=== Aim of the task ===
Your answer must be an exact copy of every record.

=== Records to process ===
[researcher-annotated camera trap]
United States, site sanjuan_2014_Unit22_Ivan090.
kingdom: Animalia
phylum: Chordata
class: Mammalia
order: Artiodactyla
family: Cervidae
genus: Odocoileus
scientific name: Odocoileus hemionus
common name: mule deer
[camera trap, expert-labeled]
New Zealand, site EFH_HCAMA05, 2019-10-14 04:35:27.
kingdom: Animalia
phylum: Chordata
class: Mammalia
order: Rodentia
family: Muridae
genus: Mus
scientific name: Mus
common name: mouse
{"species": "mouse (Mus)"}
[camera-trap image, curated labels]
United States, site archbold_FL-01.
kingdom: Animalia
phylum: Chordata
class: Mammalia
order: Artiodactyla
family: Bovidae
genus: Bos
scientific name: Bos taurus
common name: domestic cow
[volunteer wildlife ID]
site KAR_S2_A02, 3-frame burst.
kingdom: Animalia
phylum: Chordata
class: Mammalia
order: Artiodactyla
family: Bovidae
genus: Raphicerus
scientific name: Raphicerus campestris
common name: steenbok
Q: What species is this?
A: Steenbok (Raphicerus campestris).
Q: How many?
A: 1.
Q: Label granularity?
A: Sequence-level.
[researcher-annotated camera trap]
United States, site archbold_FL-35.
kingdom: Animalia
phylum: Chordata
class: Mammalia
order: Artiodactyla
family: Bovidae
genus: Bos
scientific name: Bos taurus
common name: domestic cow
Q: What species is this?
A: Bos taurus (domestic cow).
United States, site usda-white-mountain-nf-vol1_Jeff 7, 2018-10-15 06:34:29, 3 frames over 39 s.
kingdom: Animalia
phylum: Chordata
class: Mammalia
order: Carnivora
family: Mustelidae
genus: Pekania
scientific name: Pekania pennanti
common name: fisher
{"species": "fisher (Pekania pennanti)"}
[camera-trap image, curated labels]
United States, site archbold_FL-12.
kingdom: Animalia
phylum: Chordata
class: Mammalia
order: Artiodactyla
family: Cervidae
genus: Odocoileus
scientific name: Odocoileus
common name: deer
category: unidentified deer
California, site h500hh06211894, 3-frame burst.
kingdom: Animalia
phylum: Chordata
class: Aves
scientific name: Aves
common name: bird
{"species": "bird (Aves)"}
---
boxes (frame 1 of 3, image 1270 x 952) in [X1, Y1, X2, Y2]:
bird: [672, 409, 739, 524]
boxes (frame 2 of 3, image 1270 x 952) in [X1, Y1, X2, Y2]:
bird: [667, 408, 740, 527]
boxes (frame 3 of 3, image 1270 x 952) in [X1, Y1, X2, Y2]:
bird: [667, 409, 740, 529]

=== Task result ===
[researcher-annotated camera trap]
United States, site sanjuan_2014_Unit22_Ivan090.
kingdom: Animalia
phylum: Chordata
class: Mammalia
order: Artiodactyla
family: Cervidae
genus: Odocoileus
scientific name: Odocoileus hemionus
common name: mule deer
[camera trap, expert-labeled]
New Zealand, site EFH_HCAMA05, 2019-10-14 04:35:27.
kingdom: Animalia
phylum: Chordata
class: Mammalia
order: Rodentia
family: Muridae
genus: Mus
scientific name: Mus
common name: mouse
{"species": "mouse (Mus)"}
[camera-trap image, curated labels]
United States, site archbold_FL-01.
kingdom: Animalia
phylum: Chordata
class: Mammalia
order: Artiodactyla
family: Bovidae
genus: Bos
scientific name: Bos taurus
common name: domestic cow
[volunteer wildlife ID]
site KAR_S2_A02, 3-frame burst.
kingdom: Animalia
phylum: Chordata
class: Mammalia
order: Artiodactyla
family: Bovidae
genus: Raphicerus
scientific name: Raphicerus campestris
common name: steenbok
Q: What species is this?
A: Steenbok (Raphicerus campestris).
Q: How many?
A: 1.
Q: Label granularity?
A: Sequence-level.
[researcher-annotated camera trap]
United States, site archbold_FL-35.
kingdom: Animalia
phylum: Chordata
class: Mammalia
order: Artiodactyla
family: Bovidae
genus: Bos
scientific name: Bos taurus
common name: domestic cow
Q: What species is this?
A: Bos taurus (domestic cow).
United States, site usda-white-mountain-nf-vol1_Jeff 7, 2018-10-15 06:34:29, 3 frames over 39 s.
kingdom: Animalia
phylum: Chordata
class: Mammalia
order: Carnivora
family: Mustelidae
genus: Pekania
scientific name: Pekania pennanti
common name: fisher
{"species": "fisher (Pekania pennanti)"}
[camera-trap image, curated labels]
United States, site archbold_FL-12.
kingdom: Animalia
phylum: Chordata
class: Mammalia
order: Artiodactyla
family: Cervidae
genus: Odocoileus
scientific name: Odocoileus
common name: deer
category: unidentified deer
California, site h500hh06211894, 3-frame burst.
kingdom: Animalia
phylum: Chordata
class: Aves
scientific name: Aves
common name: bird
{"species": "bird (Aves)"}
---
boxes (frame 1 of 3, image 1270 x 952) in [X1, Y1, X2, Y2]:
bird: [672, 409, 739, 524]
boxes (frame 2 of 3, image 1270 x 952) in [X1, Y1, X2, Y2]:
bird: [667, 408, 740, 527]
boxes (frame 3 of 3, image 1270 x 952) in [X1, Y1, X2, Y2]:
bird: [667, 409, 740, 529]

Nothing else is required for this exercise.